Jake Wood and William McNulty: Two Marines Who Turned Combat Skills Into Disaster Relief

Relief Directory StaffMarch 16, 2026 at 12:00 PM

Team Rubicon now has over 200,000 volunteers. It started with a Facebook post and a rented truck.

A Facebook Post That Changed Everything

When a 7.0 magnitude earthquake struck Haiti in January 2010, Jake Wood, a former Marine infantry officer who had served in Iraq and Afghanistan, posted on Facebook looking for volunteers. William McNulty, also a former Marine, signed on within minutes.

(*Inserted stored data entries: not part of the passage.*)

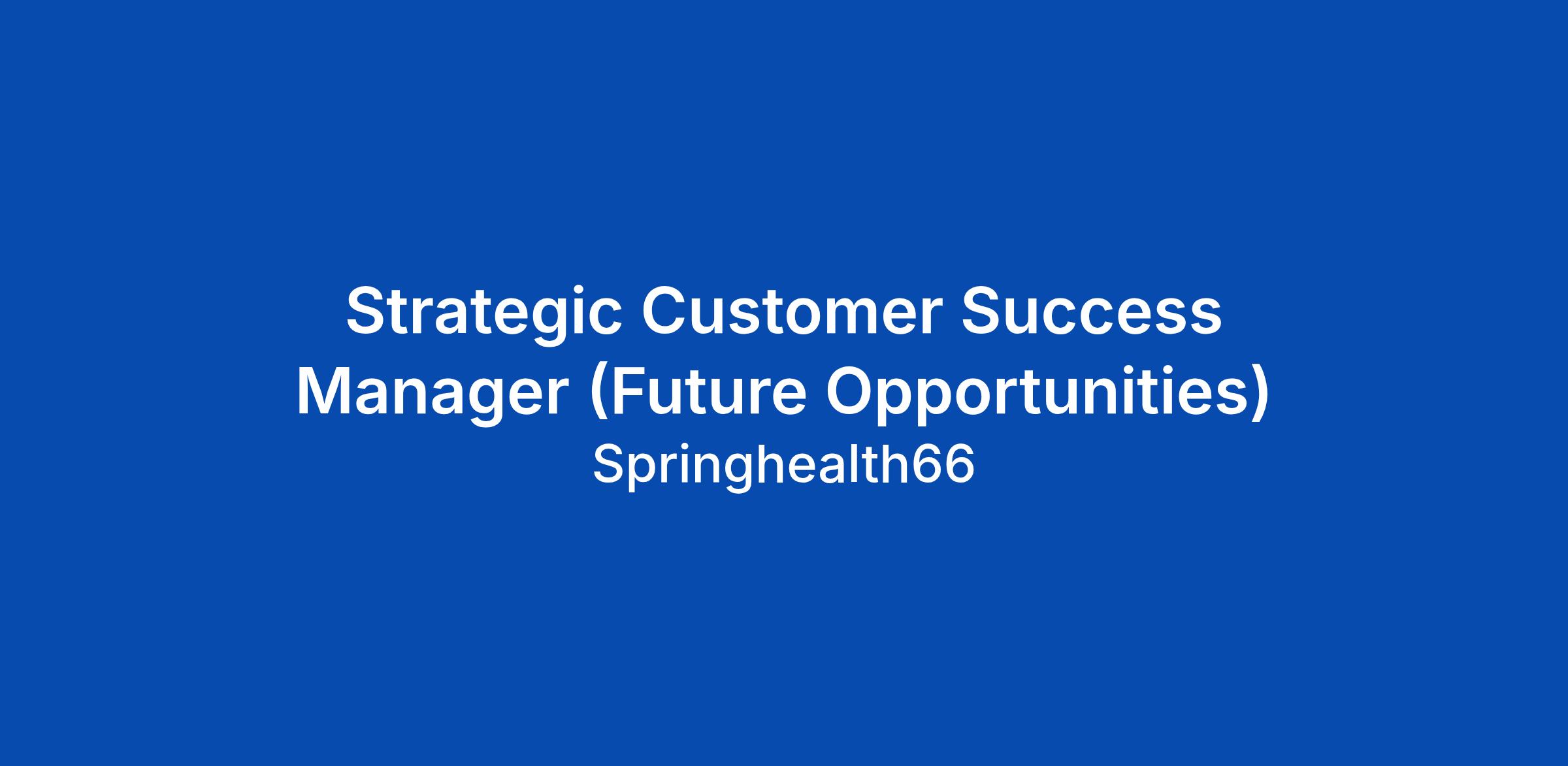 Strategic Customer Success Manager (Future Opportunities)

Springhealth66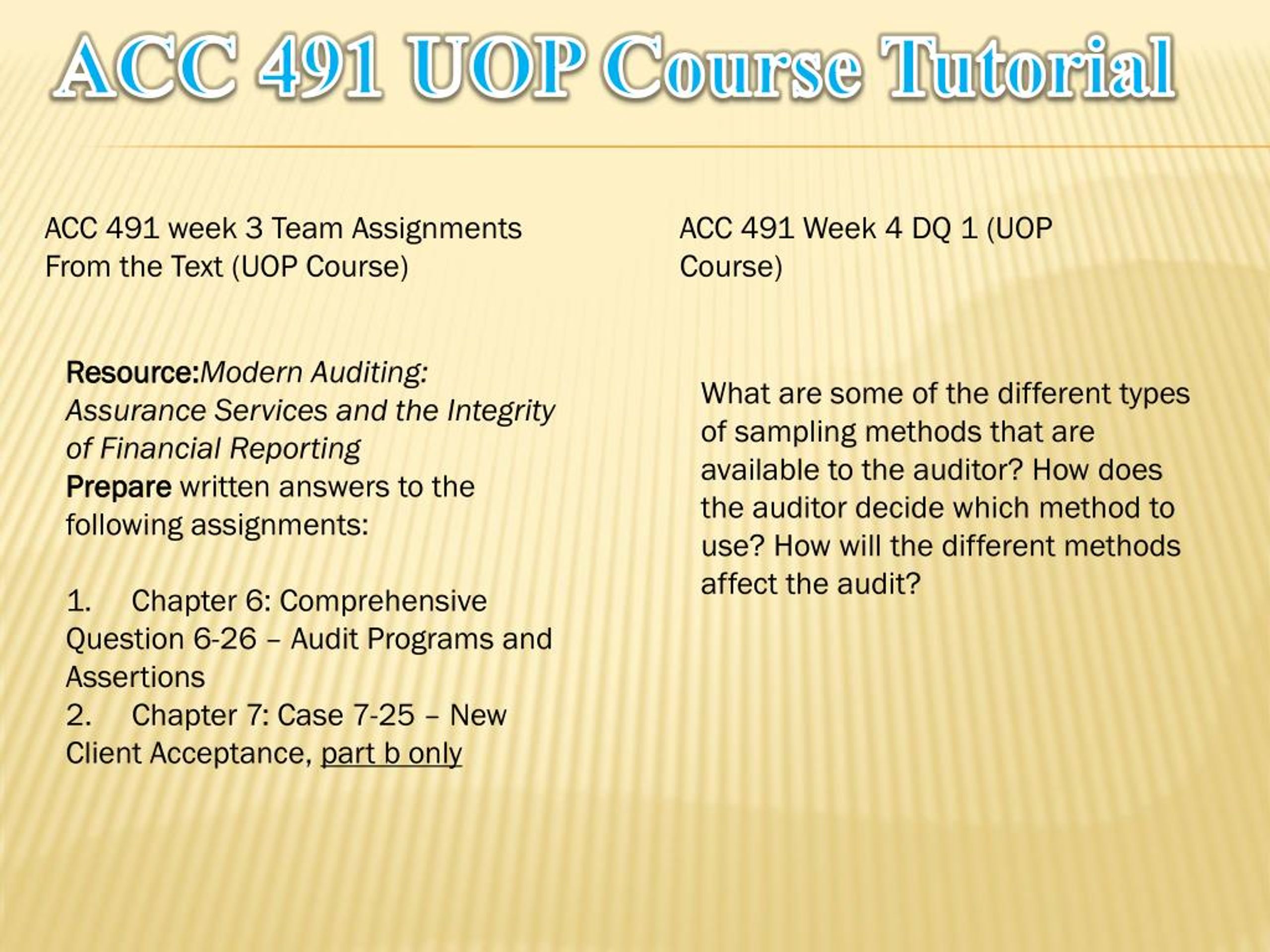 ACC 491 UOP Course Tutorial

ACC 491 week 3 Team Assignments From the Text (UOP Course)

Resource:Modern Auditing: Assurance Services and the Integrity of Financial Reporting
Prepare written answers to the following assignments:

1. Chapter 6: Comprehensive Question 6-26 – Audit Programs and Assertions
2. Chapter 7: Case 7-25 – New Client Acceptance, part b only

ACC 491 Week 4 DQ 1 (UOP Course)

What are some of the different types of sampling methods that are available to the auditor? How does the auditor decide which method to use? How will the different methods affect the audit?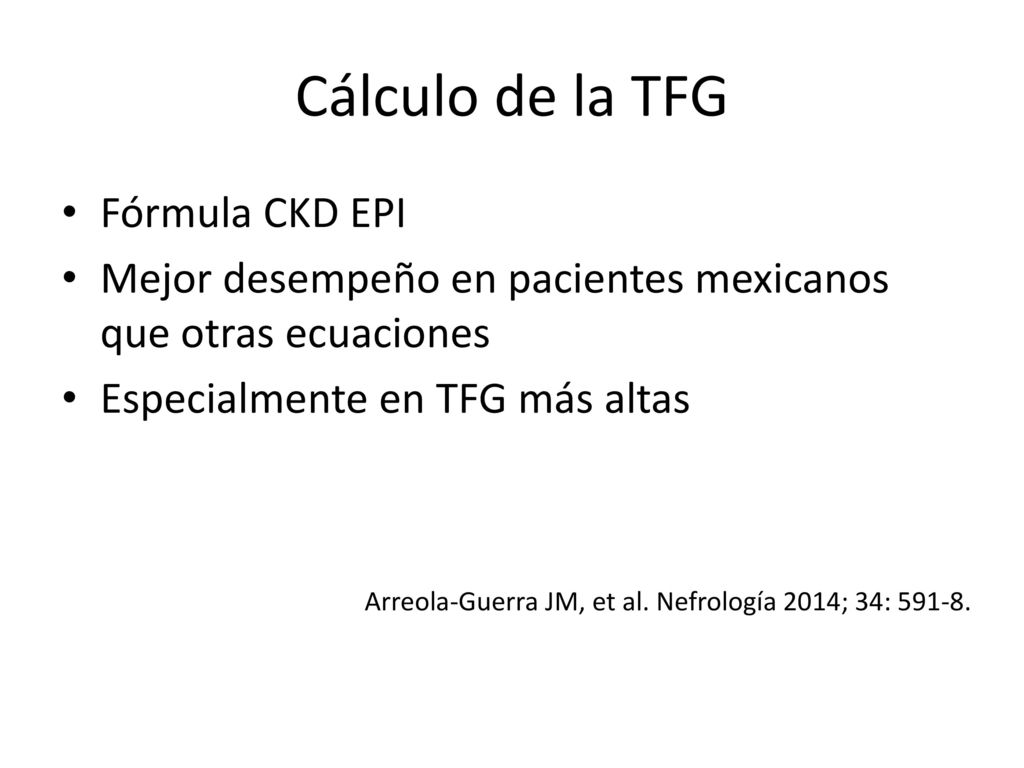 Cálculo de la TFG

• Fórmula CKD EPI
• Mejor desempeño en pacientes mexicanos que otras ecuaciones
• Especialmente en TFG más altas

Arreola-Guerra JM, et al. Nefrología 2014; 34: 591-8.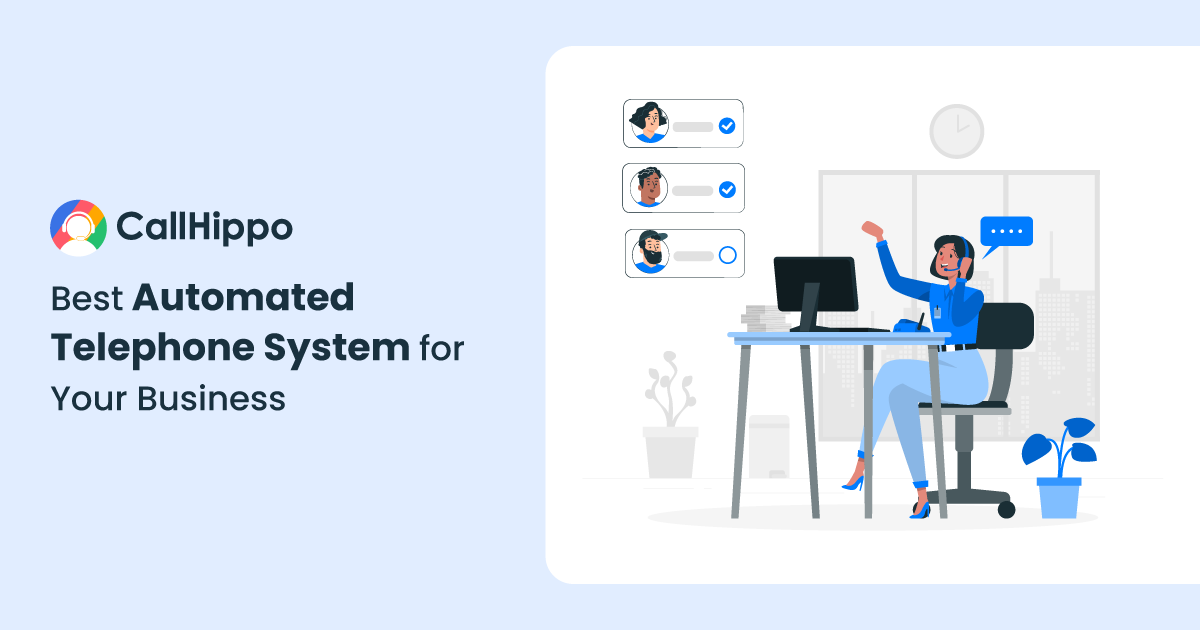 CallHippo

Best Automated Telephone System for Your Business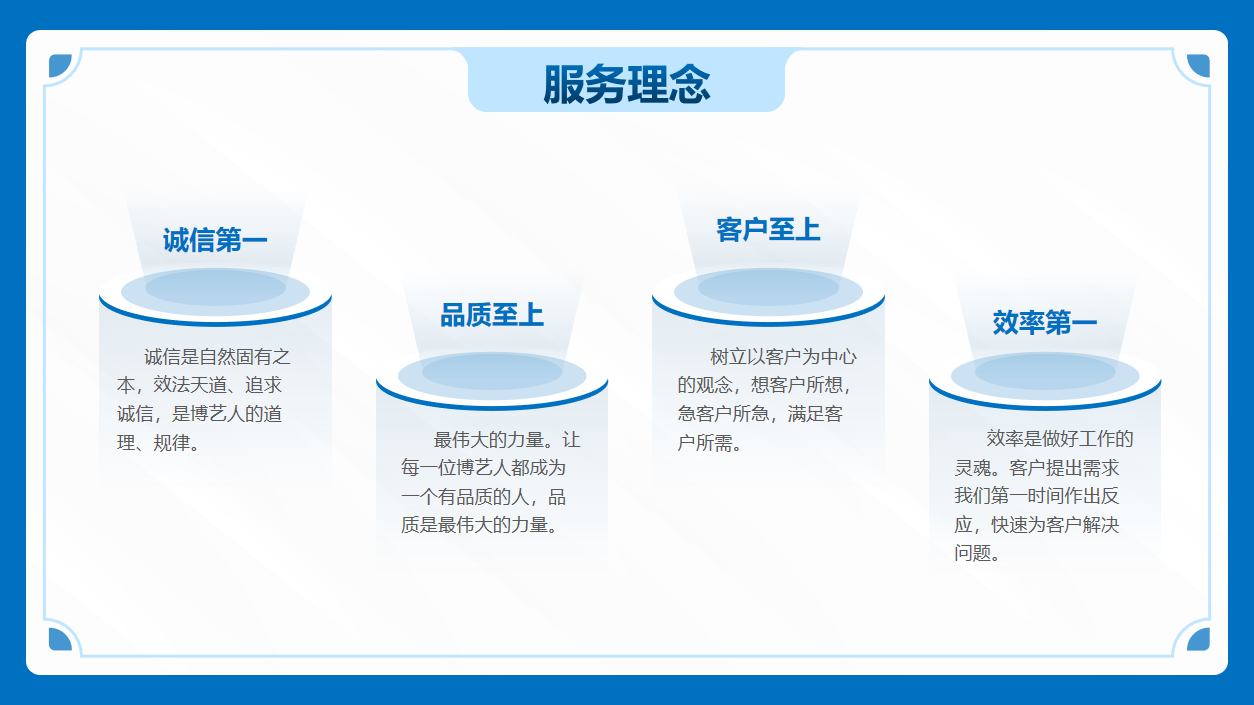 服务理念

诚信第一

诚信是自然固有之本，效法天道、追求诚信，是博艺人的道理、规律。

品质至上

最伟大的力量。让每一位博艺人都成为一个有品质的人，品质是最伟大的力量。

客户至上

树立以客户为中心的观念，想客户所想，急客户所急，满足客户所需。

效率第一

效率是做好工作的灵魂。客户提出需求我们第一时间作出反应，快速为客户解决问题。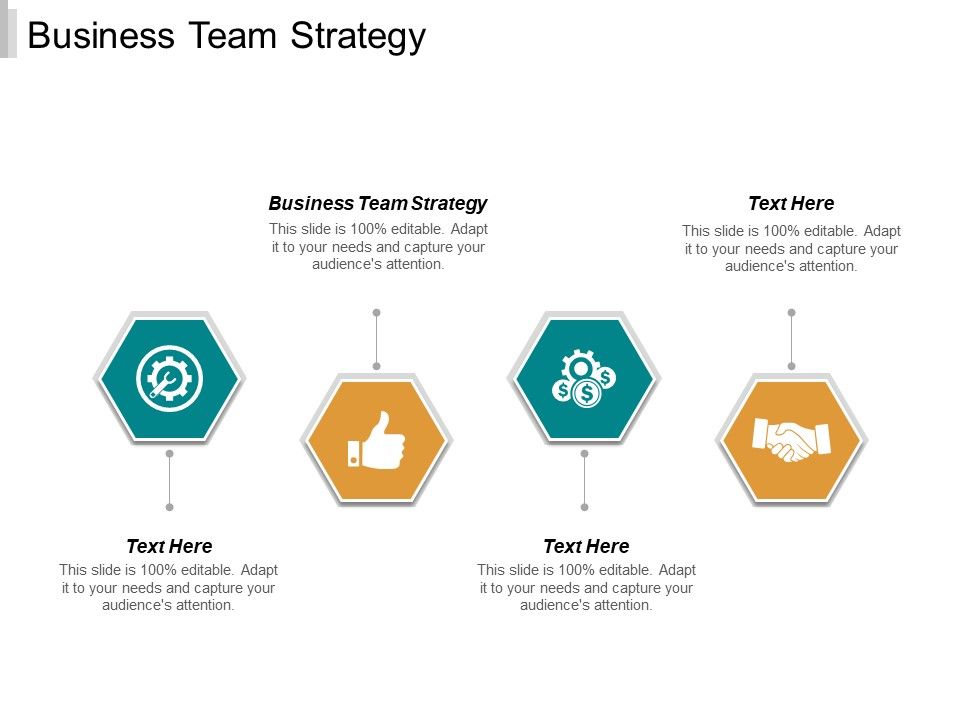 Business Team Strategy

Business Team Strategy
This slide is 100% editable. Adapt it to your needs and capture your audience's attention.

Text Here
This slide is 100% editable. Adapt it to your needs and capture your audience's attention.

Text Here
This slide is 100% editable. Adapt it to your needs and capture your audience's attention.

Text Here
This slide is 100% editable. Adapt it to your needs and capture your audience's attention.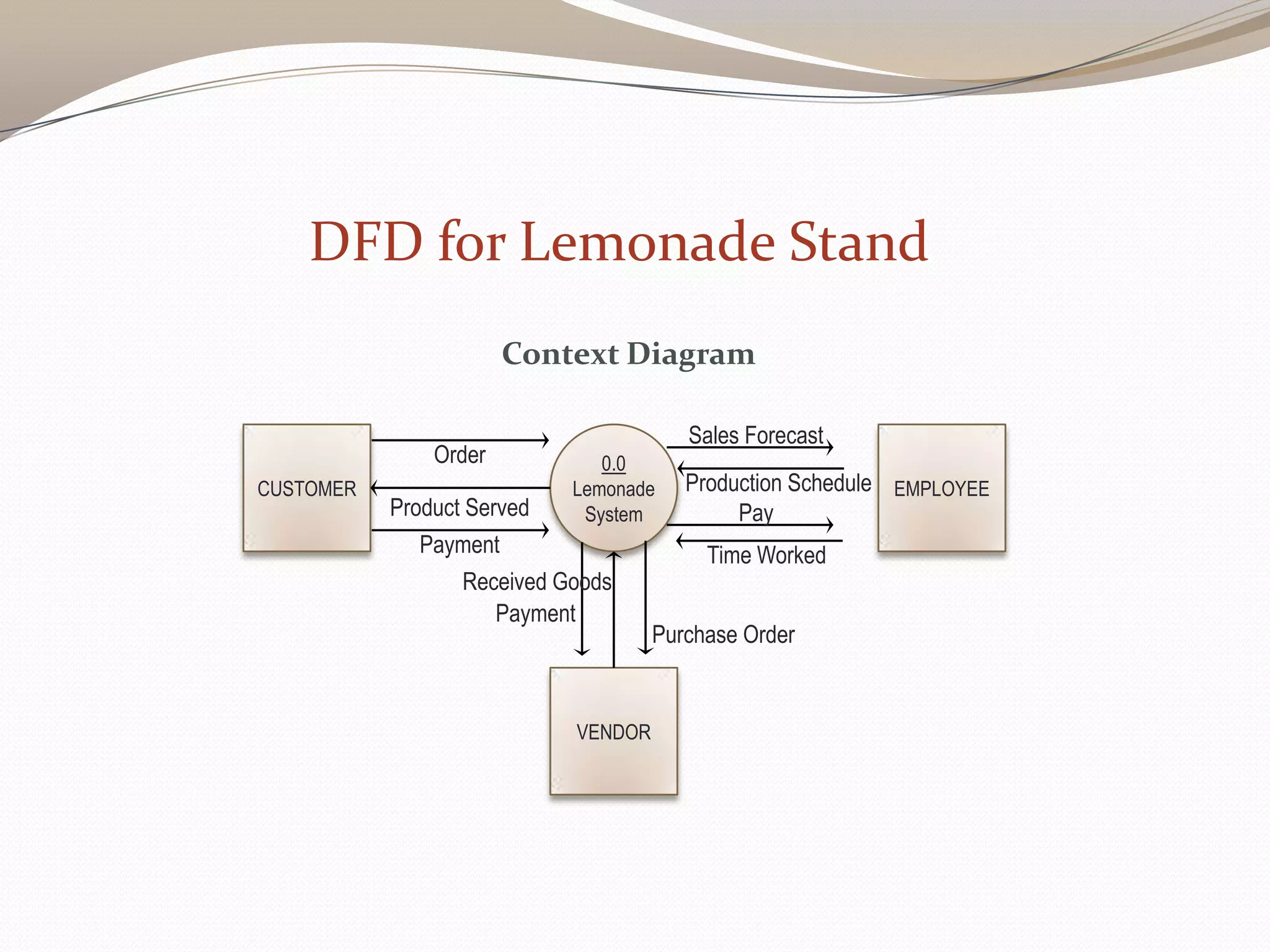 DFD for Lemonade Stand

Context Diagram

CUSTOMER

Order

Product Served

Payment

0.0
Lemonade
System

Sales Forecast

Production Schedule

Pay

Time Worked

EMPLOYEE

Received Goods

Payment

Purchase Order

VENDOR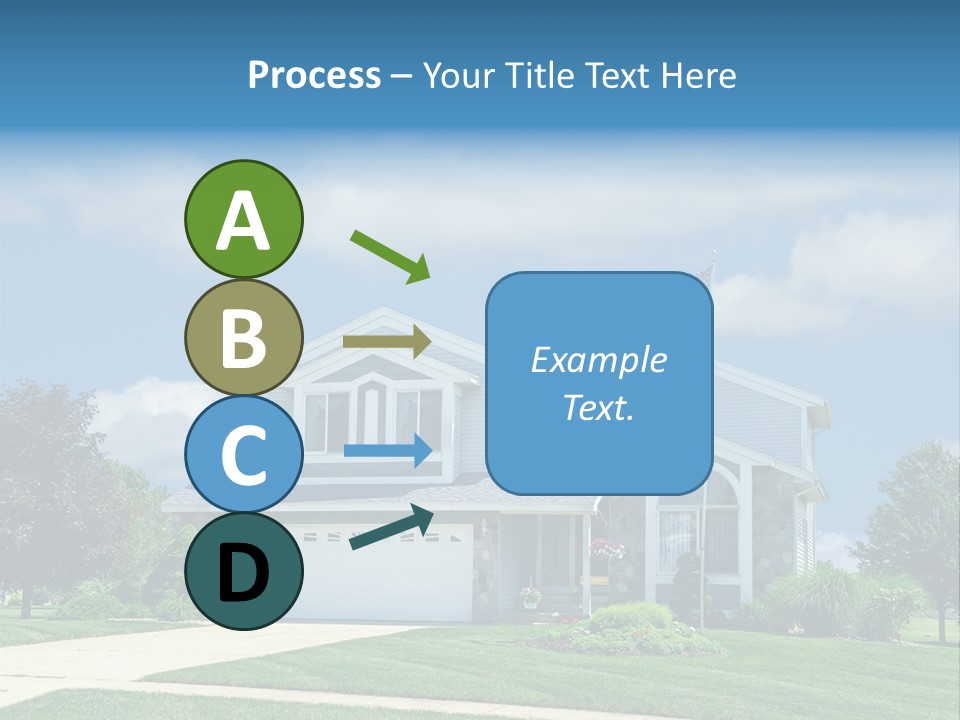 Process – Your Title Text Here

A

B

C

D

Example Text.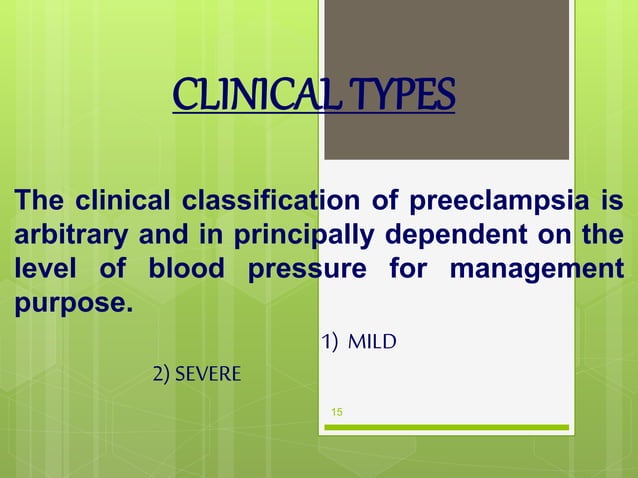 CLINICAL TYPES

The clinical classification of preeclampsia is arbitrary and in principally dependent on the level of blood pressure for management purpose.

1) MILD

2) SEVERE

15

They assembled a team of eight veterans and medical professionals, gathered funds and medical supplies from friends and family, flew to the Dominican Republic, rented a truck, and drove into Haiti just three days after the earthquake.

Veterans Serving Again

The insight was powerful: natural disasters present many of the same challenges as combat zones. Emergency medicine, risk assessment, teamwork, and decisive leadership under pressure are skills veterans already possess. And the sense of purpose that comes with deploying to help others benefits veterans transitioning to civilian life.

Wood and McNulty founded Team Rubicon to bridge both gaps: communities need skilled disaster responders, and veterans need continued purpose.

The Greyshirts

Today, Team Rubicon's volunteers, known as "Greyshirts," number over 200,000. In 2025, the organization completed 78 disaster response operations across 825 communities, impacting more than 500,000 people. Volunteers contributed 231,607 hours of service valued at $9.38 million. What began as two Marines and a rented truck is now one of America's most effective disaster response organizations.